Emotionally broken hearts hurt just as much as the physically damaged ones and they can be just as disabling and life-threatening.

      The answer, I believe, is not always that people care any less about emotionally hurt hearts, it is simply that in our culture they are very often much less informed about what they can usefully do to help heal the wound. Once the ‘tea and sympathy’ approach has been tried and found wanting, the only other options most sufferers believe to be available are patience, distraction, or costly psychotherapy.

      Perhaps any one or a mixture of all these options may satisfactorily ‘cure’ minor emotional bumps and scratches, but they are usually grossly inadequate remedies for the degree of psychological pain which tends to inhabit the hearts of people with low self-esteem. They tend to have had their feelings hurt so often, and so deeply, that they could literally spend a lifetime awaiting the uncertain healing mercies of Father Time. (And in the meantime their self-esteem weakens and weakens and the vicious addictive cycle revolves again and again.)

      As a direct result of my own difficulty in healing a deep emotional wound of my own, a few years ago I began to take a special interest in this subject. I spent a considerable amount of time observing and noting the specific processes which seem to promote efficient emotional recovery. Eventually I began to gain a much clearer idea of what I believe we can ourselves do to encourage more efficient healing of psychological pain.

      The first five stages seem to be particularly essential to the emotional healing process; the final two are more like welcome bonuses because they give us a boost of additional but not necessarily crucial psychological strength. In a ‘normal’, healthy healing process it seems that these stages may sometimes overlap, but I have never yet felt or observed anything being gained from trying to work through them in a different order.

      To make this developing ‘theory’ easier to discuss and translate into a practical strategy I eventually decided to call each of these identifiable stages by the following names:

      1. Exploration

      2. Expression

      3. Comfort

      4. Compensation

      5. Perspective

      6. Channelling

      7. Forgiveness

There are seven predictable stages we can help ourselves work through step-by-step.

      During the last couple of years I have talked about these stages to hundreds of people with whom I have worked, and I have been told very many times that just hearing the mere outline of the process has had some immediate healing impact.

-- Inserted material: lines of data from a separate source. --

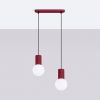 Suspensions Aluminium Bourgogne G9 2 Halo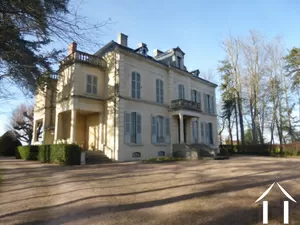 Château for sale in SAINT GERAND LE PUY  Ref # AP03007818 
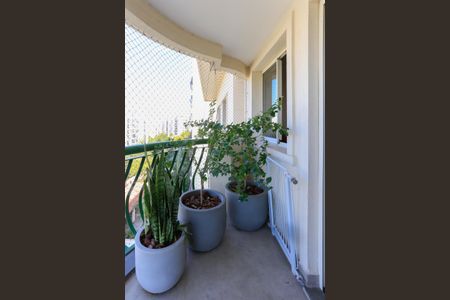 Apartamento à venda com 170m², 3 quartos e 2 vagasVaranda Sala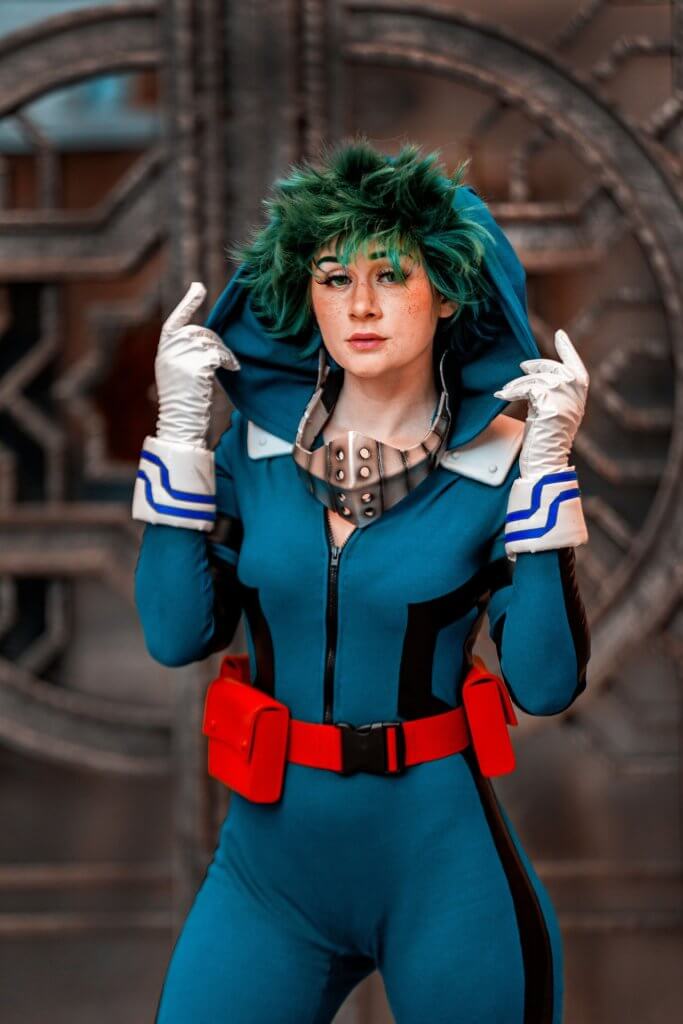 Immagine Cosplay Termoli Comics & Games QDSS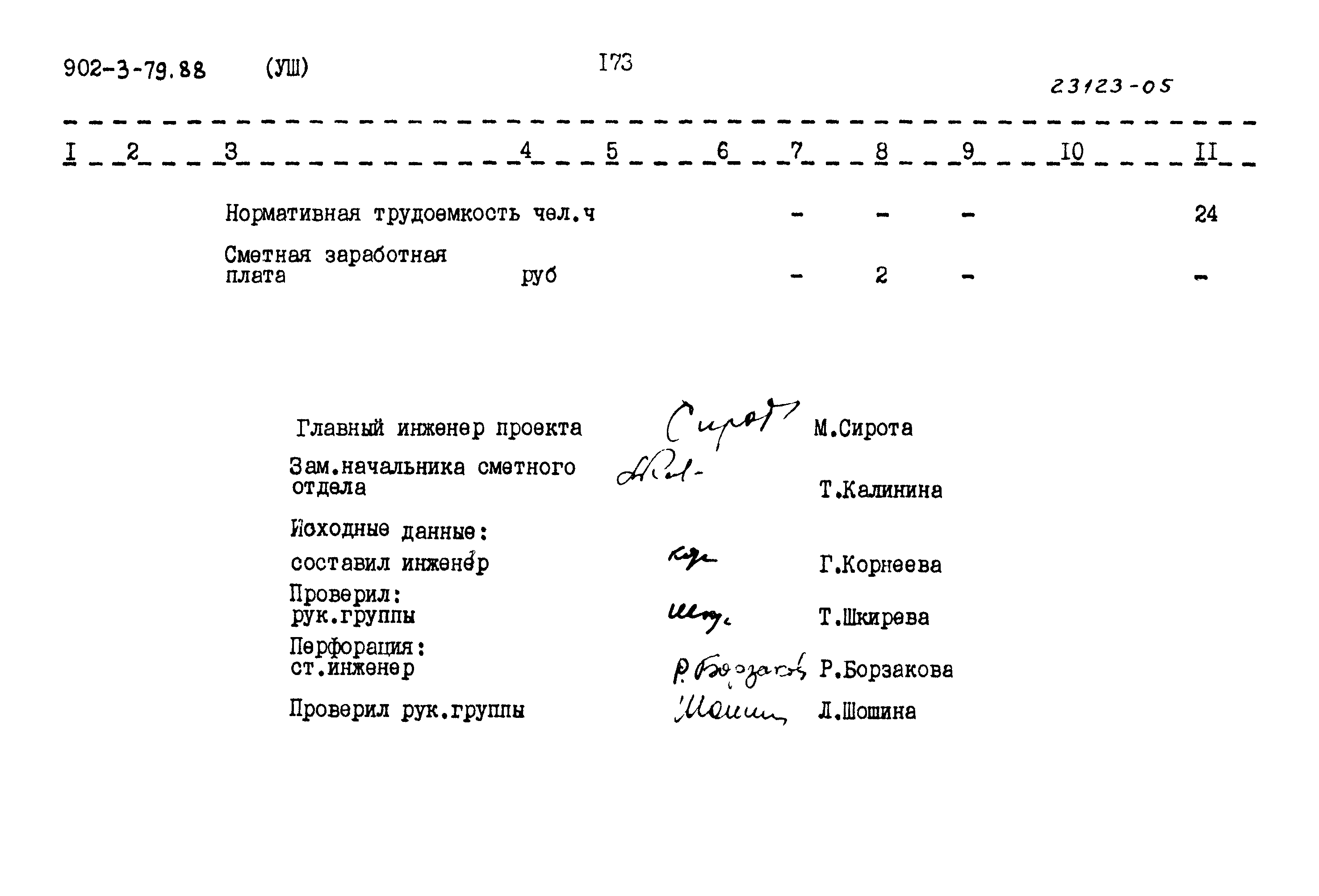 Типовой проект 902-3-79.88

I suppose this should not surprise me because I have always found that once I can clearly see the road I need to take to work through any problem, I know I am well on the way to recovery. So I trust that simply by gaining some understanding of the theory you too will get an immediate boost of motivational hope and will feel more inclined to test out the strategy.

      I have also found that this theory can be a very useful diagnostic tool because it helps us to pinpoint the exact stage we have reached in our healing process. This makes it easier for us to plan the next step more effectively. Discussing it can reveal the point where someone may have become emotionally ‘stuck’, because it often becomes very obvious that he or she may have skipped one of the essential stages.